• _Request_:
Write out the records below word for word, please.

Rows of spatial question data
########################################
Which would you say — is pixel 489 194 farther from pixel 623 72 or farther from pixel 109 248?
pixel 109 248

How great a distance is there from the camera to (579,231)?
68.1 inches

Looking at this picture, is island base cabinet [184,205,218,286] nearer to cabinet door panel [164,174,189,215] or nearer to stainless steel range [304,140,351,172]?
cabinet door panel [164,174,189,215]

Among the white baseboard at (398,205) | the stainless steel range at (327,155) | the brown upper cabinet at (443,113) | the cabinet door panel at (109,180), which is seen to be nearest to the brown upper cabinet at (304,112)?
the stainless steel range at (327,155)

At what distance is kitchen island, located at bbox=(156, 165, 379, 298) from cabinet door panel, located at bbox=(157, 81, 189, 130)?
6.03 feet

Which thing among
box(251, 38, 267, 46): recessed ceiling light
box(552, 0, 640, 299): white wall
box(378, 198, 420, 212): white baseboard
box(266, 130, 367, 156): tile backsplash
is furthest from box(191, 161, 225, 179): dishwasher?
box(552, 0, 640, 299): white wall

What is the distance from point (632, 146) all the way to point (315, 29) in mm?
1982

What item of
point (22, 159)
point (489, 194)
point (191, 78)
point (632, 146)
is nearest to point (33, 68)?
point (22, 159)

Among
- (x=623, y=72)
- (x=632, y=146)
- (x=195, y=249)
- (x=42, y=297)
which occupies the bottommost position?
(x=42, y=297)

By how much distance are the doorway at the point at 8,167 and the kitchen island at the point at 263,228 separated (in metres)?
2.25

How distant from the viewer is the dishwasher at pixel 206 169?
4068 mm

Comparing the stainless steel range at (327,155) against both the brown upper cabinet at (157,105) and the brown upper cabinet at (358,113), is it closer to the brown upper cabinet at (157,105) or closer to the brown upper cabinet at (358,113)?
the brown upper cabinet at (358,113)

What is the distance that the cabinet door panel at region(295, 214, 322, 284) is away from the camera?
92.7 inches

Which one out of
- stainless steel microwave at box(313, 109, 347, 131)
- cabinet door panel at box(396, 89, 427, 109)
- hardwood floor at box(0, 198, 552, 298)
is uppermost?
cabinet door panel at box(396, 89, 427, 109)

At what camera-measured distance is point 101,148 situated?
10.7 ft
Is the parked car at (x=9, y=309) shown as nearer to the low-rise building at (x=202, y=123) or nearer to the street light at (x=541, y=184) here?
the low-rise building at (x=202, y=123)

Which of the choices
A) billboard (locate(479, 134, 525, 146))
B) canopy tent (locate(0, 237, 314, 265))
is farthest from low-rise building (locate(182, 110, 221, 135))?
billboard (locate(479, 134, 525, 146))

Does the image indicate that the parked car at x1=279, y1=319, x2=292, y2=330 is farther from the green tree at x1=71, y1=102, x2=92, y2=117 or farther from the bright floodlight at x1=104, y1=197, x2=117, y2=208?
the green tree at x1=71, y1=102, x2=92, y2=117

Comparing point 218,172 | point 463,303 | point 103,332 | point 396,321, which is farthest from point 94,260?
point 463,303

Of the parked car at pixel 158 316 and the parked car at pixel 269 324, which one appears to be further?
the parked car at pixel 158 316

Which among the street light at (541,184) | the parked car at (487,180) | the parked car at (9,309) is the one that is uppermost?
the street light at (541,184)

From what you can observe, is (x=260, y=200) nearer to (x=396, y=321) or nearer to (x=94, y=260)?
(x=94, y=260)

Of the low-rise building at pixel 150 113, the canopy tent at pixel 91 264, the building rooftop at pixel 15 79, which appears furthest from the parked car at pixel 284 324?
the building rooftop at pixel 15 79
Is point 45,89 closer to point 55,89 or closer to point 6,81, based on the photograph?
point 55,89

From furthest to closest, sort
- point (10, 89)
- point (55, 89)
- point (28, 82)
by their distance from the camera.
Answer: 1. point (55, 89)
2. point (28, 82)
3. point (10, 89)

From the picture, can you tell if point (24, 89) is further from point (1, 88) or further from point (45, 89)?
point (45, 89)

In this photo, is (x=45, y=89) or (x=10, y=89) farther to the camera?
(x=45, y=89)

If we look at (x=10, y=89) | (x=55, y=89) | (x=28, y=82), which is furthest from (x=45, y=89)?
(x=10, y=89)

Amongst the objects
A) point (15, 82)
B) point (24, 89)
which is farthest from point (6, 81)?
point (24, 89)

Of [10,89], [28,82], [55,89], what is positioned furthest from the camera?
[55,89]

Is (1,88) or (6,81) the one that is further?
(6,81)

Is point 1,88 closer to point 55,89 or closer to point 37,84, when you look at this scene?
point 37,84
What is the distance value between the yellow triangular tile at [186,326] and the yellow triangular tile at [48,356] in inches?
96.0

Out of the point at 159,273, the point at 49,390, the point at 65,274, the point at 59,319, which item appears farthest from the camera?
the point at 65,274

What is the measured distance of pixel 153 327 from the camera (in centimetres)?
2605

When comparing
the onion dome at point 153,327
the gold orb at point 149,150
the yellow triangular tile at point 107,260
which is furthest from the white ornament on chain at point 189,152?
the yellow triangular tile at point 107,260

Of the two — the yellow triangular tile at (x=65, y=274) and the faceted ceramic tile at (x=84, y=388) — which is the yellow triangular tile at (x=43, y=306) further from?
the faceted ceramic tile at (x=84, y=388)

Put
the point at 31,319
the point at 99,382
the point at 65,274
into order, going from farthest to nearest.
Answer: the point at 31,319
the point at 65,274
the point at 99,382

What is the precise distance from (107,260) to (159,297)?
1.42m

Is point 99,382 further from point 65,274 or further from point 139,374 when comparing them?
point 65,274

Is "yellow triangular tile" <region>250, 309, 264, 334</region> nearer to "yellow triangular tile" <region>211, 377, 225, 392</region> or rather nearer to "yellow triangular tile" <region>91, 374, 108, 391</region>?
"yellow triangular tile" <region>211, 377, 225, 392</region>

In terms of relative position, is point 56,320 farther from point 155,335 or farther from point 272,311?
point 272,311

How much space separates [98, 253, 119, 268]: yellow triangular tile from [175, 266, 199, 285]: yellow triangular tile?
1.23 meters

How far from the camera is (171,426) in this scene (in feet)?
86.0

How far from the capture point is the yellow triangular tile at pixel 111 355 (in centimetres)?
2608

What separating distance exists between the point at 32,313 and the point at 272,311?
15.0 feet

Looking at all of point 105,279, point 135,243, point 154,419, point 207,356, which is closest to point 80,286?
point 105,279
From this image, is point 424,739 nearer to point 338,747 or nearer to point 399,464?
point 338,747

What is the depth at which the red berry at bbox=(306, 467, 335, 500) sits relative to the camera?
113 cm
########################################
• _Answer to this exercise_:
Which would you say — is pixel 489 194 farther from pixel 623 72 or farther from pixel 109 248?
pixel 109 248

How great a distance is there from the camera to (579,231)?
68.1 inches

Looking at this picture, is island base cabinet [184,205,218,286] nearer to cabinet door panel [164,174,189,215] or nearer to stainless steel range [304,140,351,172]?
cabinet door panel [164,174,189,215]

Among the white baseboard at (398,205) | the stainless steel range at (327,155) | the brown upper cabinet at (443,113) | the cabinet door panel at (109,180), which is seen to be nearest to the brown upper cabinet at (304,112)?
the stainless steel range at (327,155)

At what distance is kitchen island, located at bbox=(156, 165, 379, 298) from cabinet door panel, located at bbox=(157, 81, 189, 130)?
6.03 feet

Which thing among
box(251, 38, 267, 46): recessed ceiling light
box(552, 0, 640, 299): white wall
box(378, 198, 420, 212): white baseboard
box(266, 130, 367, 156): tile backsplash
is furthest from box(191, 161, 225, 179): dishwasher?
box(552, 0, 640, 299): white wall

What is the distance from point (632, 146) all the way to point (315, 29) in mm?
1982

What item of
point (22, 159)
point (489, 194)
point (191, 78)
point (632, 146)
is nearest to point (33, 68)?
point (22, 159)

Among
- (x=623, y=72)
- (x=632, y=146)
- (x=195, y=249)
- (x=42, y=297)
which occupies the bottommost position?
(x=42, y=297)

By how much distance are the doorway at the point at 8,167 and the kitchen island at the point at 263,228 separated (in metres)?
2.25

How distant from the viewer is the dishwasher at pixel 206 169?
4068 mm

Comparing the stainless steel range at (327,155) against both the brown upper cabinet at (157,105) and the brown upper cabinet at (358,113), is it closer to the brown upper cabinet at (157,105) or closer to the brown upper cabinet at (358,113)?
the brown upper cabinet at (358,113)

What is the distance that the cabinet door panel at region(295, 214, 322, 284) is away from the camera?
92.7 inches

Which one out of
- stainless steel microwave at box(313, 109, 347, 131)
- cabinet door panel at box(396, 89, 427, 109)
- hardwood floor at box(0, 198, 552, 298)
is uppermost?
cabinet door panel at box(396, 89, 427, 109)

At what camera-measured distance is point 101,148 situated?
10.7 ft
Is the parked car at (x=9, y=309) shown as nearer to the low-rise building at (x=202, y=123) or nearer to the street light at (x=541, y=184) here?
the low-rise building at (x=202, y=123)

Which of the choices
A) billboard (locate(479, 134, 525, 146))
B) canopy tent (locate(0, 237, 314, 265))
is farthest from low-rise building (locate(182, 110, 221, 135))?
billboard (locate(479, 134, 525, 146))

Does the image indicate that the parked car at x1=279, y1=319, x2=292, y2=330 is farther from the green tree at x1=71, y1=102, x2=92, y2=117 or farther from the bright floodlight at x1=104, y1=197, x2=117, y2=208?
the green tree at x1=71, y1=102, x2=92, y2=117

Comparing point 218,172 | point 463,303 | point 103,332 | point 396,321, which is farthest from point 94,260?
point 463,303

Of the parked car at pixel 158 316 and the parked car at pixel 269 324, which one appears to be further?
the parked car at pixel 158 316

Which among the street light at (541,184) | the parked car at (487,180) | the parked car at (9,309) is the one that is uppermost?
the street light at (541,184)

From what you can observe, is (x=260, y=200) nearer to (x=396, y=321) or nearer to (x=94, y=260)?
(x=94, y=260)

Of the low-rise building at pixel 150 113, the canopy tent at pixel 91 264, the building rooftop at pixel 15 79, which appears furthest from the parked car at pixel 284 324?
the building rooftop at pixel 15 79
Is point 45,89 closer to point 55,89 or closer to point 6,81, based on the photograph?
point 55,89

From furthest to closest, sort
- point (10, 89)
- point (55, 89)
- point (28, 82)
by their distance from the camera.
Answer: 1. point (55, 89)
2. point (28, 82)
3. point (10, 89)

From the picture, can you tell if point (24, 89) is further from point (1, 88) or further from point (45, 89)?
point (45, 89)

In this photo, is (x=45, y=89) or (x=10, y=89) farther to the camera?
(x=45, y=89)

If we look at (x=10, y=89) | (x=55, y=89) | (x=28, y=82), which is furthest from (x=45, y=89)?
(x=10, y=89)

Amongst the objects
A) point (15, 82)
B) point (24, 89)
which is farthest from point (6, 81)?
point (24, 89)

Of [10,89], [28,82], [55,89], what is positioned furthest from the camera?
[55,89]

Is (1,88) or (6,81) the one that is further?
(6,81)

Is point 1,88 closer to point 55,89 or closer to point 37,84, when you look at this scene?
point 37,84
What is the distance value between the yellow triangular tile at [186,326] and the yellow triangular tile at [48,356] in inches?
96.0

Out of the point at 159,273, the point at 49,390, the point at 65,274, the point at 59,319, which item appears farthest from the camera?
the point at 65,274

What is the measured distance of pixel 153 327 from the camera (in centimetres)?
2605

When comparing
the onion dome at point 153,327
the gold orb at point 149,150
the yellow triangular tile at point 107,260
which is furthest from the white ornament on chain at point 189,152?
the yellow triangular tile at point 107,260

Of the two — the yellow triangular tile at (x=65, y=274) and the faceted ceramic tile at (x=84, y=388) — which is the yellow triangular tile at (x=43, y=306) further from?
the faceted ceramic tile at (x=84, y=388)

Put
the point at 31,319
the point at 99,382
the point at 65,274
into order, going from farthest to nearest.
Answer: the point at 31,319
the point at 65,274
the point at 99,382

What is the precise distance from (107,260) to (159,297)?
1.42m

Is point 99,382 further from point 65,274 or further from point 139,374 when comparing them?
point 65,274

Is "yellow triangular tile" <region>250, 309, 264, 334</region> nearer to "yellow triangular tile" <region>211, 377, 225, 392</region> or rather nearer to "yellow triangular tile" <region>91, 374, 108, 391</region>?
"yellow triangular tile" <region>211, 377, 225, 392</region>

In terms of relative position, is point 56,320 farther from point 155,335 or farther from point 272,311?
point 272,311

How much space separates [98, 253, 119, 268]: yellow triangular tile from [175, 266, 199, 285]: yellow triangular tile?
1.23 meters

How far from the camera is (171,426) in this scene (in feet)?
86.0

How far from the capture point is the yellow triangular tile at pixel 111 355 (in centimetres)?
2608

What separating distance exists between the point at 32,313 and the point at 272,311?
15.0 feet

Looking at all of point 105,279, point 135,243, point 154,419, point 207,356, which is closest to point 80,286?
point 105,279
From this image, is point 424,739 nearer to point 338,747 or nearer to point 399,464?
point 338,747

What is the depth at which the red berry at bbox=(306, 467, 335, 500) sits relative to the camera?
113 cm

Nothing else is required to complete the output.